→ **DOCUMENT EXTRACT**
== Segment start ==

KEY POINTS:
Fifteen-year-old Gene Darvill of Katikati has no idea how much the shark he battled for two hours to land weighs - but it took a car to tow it up the beach.
"I think it's a bronze whaler," said Gene who hooked the shark on Tuesday night. "It had been hanging around the Kauri Point wharf taking people's fish, including kingis, for days, so we were targeting it."
It was a case of third time unlucky for the shark, which had taken two bonito head baits earlier in the evening.
With the help of his friend Alex van Huotum, 16, who held the game rod, Gene spent two hours walking up and down the Kauri Pt wharf winding the shark in, waiting until it was tired enough to bring into the shallows.
Then, about 1am, Gene, Alex and Josh Gordon, 14, walked into ankle-deep water to tie a rope around the shark's tail and drag it ashore with a car.
"There was a small hammerhead shark in the water while we were pulling it in," said Gene, who admitted it was a bit scary being in the water with the shark, even though it was pretty worn out. "Then we went home [to Ongare Pt] and got the trailer."

== Segment end ==

→ **SOURCE MATERIAL**
== Segment start ==

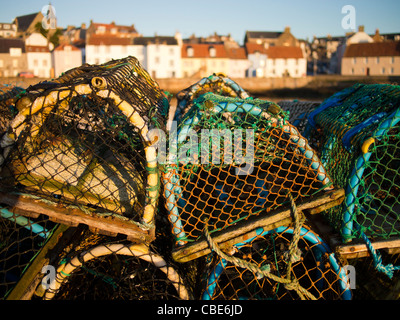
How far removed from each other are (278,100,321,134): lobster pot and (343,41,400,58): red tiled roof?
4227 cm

== Segment end ==
== Segment start ==

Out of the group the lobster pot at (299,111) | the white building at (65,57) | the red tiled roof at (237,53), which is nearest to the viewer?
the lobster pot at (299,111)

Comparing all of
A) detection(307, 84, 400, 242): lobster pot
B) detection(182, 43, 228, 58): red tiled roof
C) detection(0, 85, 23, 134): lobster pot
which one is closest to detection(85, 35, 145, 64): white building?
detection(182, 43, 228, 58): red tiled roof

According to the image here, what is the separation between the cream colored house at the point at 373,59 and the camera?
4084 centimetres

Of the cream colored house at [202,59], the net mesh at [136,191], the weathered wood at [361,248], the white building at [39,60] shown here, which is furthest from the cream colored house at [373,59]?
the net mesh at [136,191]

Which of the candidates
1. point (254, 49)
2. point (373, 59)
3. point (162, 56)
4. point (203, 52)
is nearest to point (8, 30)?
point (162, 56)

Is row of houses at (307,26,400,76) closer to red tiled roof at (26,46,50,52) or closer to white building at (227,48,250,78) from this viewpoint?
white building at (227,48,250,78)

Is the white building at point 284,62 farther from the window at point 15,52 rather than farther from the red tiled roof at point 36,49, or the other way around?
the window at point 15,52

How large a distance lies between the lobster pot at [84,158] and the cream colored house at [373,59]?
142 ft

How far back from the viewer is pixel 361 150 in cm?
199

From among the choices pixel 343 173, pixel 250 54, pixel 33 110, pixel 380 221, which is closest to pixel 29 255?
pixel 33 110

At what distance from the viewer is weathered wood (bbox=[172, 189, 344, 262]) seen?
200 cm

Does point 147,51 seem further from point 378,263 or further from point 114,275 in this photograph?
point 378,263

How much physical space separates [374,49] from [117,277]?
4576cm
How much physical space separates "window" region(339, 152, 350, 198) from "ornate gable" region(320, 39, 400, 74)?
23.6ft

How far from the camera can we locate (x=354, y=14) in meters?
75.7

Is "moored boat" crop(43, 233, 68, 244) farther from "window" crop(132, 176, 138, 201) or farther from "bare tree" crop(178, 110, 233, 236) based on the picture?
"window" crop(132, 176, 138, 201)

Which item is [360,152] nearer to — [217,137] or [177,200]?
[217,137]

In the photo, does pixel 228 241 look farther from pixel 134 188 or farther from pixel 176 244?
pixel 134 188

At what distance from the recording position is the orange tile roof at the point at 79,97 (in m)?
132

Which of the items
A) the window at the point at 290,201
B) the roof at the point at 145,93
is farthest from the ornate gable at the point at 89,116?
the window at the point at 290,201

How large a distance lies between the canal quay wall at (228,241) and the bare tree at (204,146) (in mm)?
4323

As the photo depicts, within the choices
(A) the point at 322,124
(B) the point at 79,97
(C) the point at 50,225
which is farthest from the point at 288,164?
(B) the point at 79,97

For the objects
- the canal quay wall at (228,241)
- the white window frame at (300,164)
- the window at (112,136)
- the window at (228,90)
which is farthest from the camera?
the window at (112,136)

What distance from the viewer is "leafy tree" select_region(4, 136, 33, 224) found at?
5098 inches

== Segment end ==
== Segment start ==

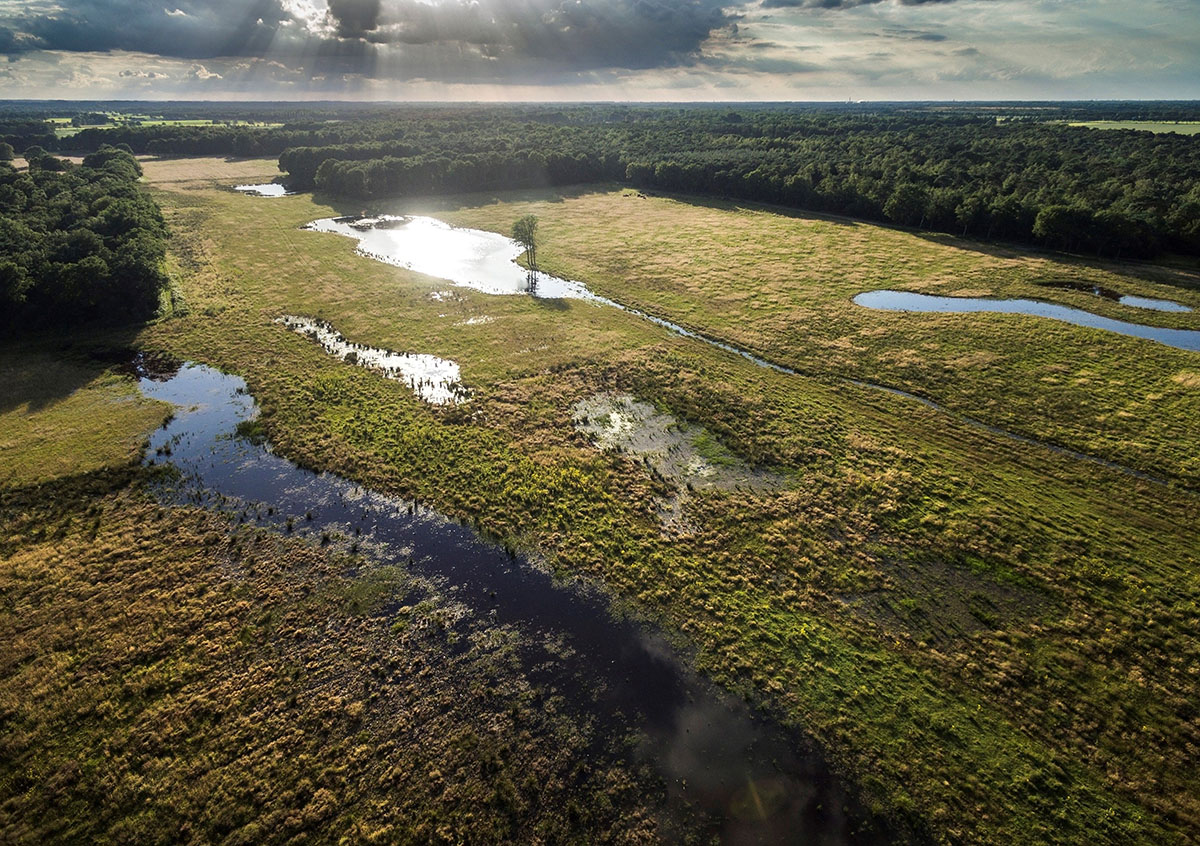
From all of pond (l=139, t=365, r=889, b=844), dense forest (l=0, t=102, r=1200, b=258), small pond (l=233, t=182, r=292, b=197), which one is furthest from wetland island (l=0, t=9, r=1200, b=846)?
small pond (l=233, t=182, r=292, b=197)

== Segment end ==

Please pick up the article about the Kauri Point wharf shark catch and continue it from its last sentence. The entries come from a separate source and have nothing to do with the article.

→ **YOUR RESPONSE**
Back at the wharf, the trio tilted the trailer and used the car to drag the shark on to the tray to take home.
Gene told his parents what he had caught when they woke up the next morning.
Gene has been fishing "virtually all my life" and has his own boat, which he regularly takes out on Tauranga Harbour.
He said he would probably gut the shark to see what was inside it. Other than that he didn't know what he would do with it.
Just before Christmas, a 113kg 3m bronze whaler shark was caught in the Omokoroa channel and there have been many shark sightings in the harbour since then.